State transfer falling back to SST

I am busy testing an upgrade of a cluster from 5.7 to 8.0.

After cloning the 3x DB nodes and bootstrapping the first node (I selected galera-db2, as it had the highest seqno), I try to join one of the other nodes, but get the error as below when I try to join galera-db1:

2024-04-06T11:55:39.108196Z 0 [Note] WSREP: Member 0.0 (galera-db01) requested state transfer from '*any*'. Selected 1.0 (galera-db02)(SYNCED) as donor.
2024-04-06T11:55:39.108240Z 0 [Note] WSREP: Shifting SYNCED -> DONOR/DESYNCED (TO: 564321670)
2024-04-06T11:55:39.108400Z 1 [Note] WSREP: IST request: 6fc9cf1e-96f0-11ed-a540-4b17e5dad47f:564317656-564321670|tcp://
2024-04-06T11:55:39.108499Z 1 [Note] WSREP: IST first seqno 564317657 not found from cache, falling back to SST
2024-04-06T11:55:39.108511Z 1 [Note] WSREP: wsrep_notify_cmd is not defined, skipping notification.
2024-04-06T11:55:39.109617Z 0 [Note] WSREP: Initiating SST/IST transfer on DONOR side (wsrep_sst_xtrabackup-v2 --role 'donor' --address '' --socket '/var/lib/mysql/mysql.sock' --datadir '/var/lib/mysql/' --defaults-file '/etc/my.cnf' --defaults-group-suffix '' --mysqld-version '5.7.26-29-57'   '' --gtid '6fc9cf1e-96f0-11ed-a540-4b17e5dad47f:564321670' )

How do I avoid this?

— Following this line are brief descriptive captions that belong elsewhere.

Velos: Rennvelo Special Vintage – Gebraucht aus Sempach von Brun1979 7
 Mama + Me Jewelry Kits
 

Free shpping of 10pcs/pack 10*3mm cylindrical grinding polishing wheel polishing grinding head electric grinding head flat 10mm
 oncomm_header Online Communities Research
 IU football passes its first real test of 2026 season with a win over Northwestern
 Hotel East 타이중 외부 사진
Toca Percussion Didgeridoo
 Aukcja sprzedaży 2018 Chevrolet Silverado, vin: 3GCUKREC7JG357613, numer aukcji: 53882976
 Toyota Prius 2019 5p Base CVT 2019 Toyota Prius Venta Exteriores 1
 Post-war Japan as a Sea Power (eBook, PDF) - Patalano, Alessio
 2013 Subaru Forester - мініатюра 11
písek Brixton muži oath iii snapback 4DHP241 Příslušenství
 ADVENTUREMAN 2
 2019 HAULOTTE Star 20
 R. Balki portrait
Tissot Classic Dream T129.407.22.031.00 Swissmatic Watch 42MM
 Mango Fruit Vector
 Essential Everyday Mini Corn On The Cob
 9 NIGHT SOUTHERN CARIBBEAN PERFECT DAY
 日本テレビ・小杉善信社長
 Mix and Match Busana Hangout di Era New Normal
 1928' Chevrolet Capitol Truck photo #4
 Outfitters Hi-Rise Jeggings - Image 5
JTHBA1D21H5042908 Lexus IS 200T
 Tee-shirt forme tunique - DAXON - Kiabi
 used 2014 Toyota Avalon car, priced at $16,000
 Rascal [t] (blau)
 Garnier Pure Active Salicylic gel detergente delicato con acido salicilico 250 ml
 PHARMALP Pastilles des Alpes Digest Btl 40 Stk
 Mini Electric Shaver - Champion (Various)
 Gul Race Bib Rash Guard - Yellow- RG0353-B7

This has been happening for a long time and I have literally never seen it work with IST. Do I need to configure something differently to keep more data to allow binlogs to service the IST?

In case it matters, the nodes were online and running when I cloned the VMs to test the upgrade procedure.

Something else I have noticed is on he third node the seqno in grastate.dat is -1 . Why is this?

P.S. I also know from past experience that the SST process will fail because the data partition is using 920 GB out of 1000 GB. Since this is a test environment, I will just drop one of the DBs and re-do it, but that is only viable in this case.

You need to increase your Galera cache and enable gcache recovery:


The binary logs have nothing to do with Galera/IST/SST. Binary logs are only for async replication. You can run PXC with binlogs completely disabled.

This is always true while a node is running. The grastate.dat file is not written/flushed until node shutdown.

Thank you, this is exactly the information I needed.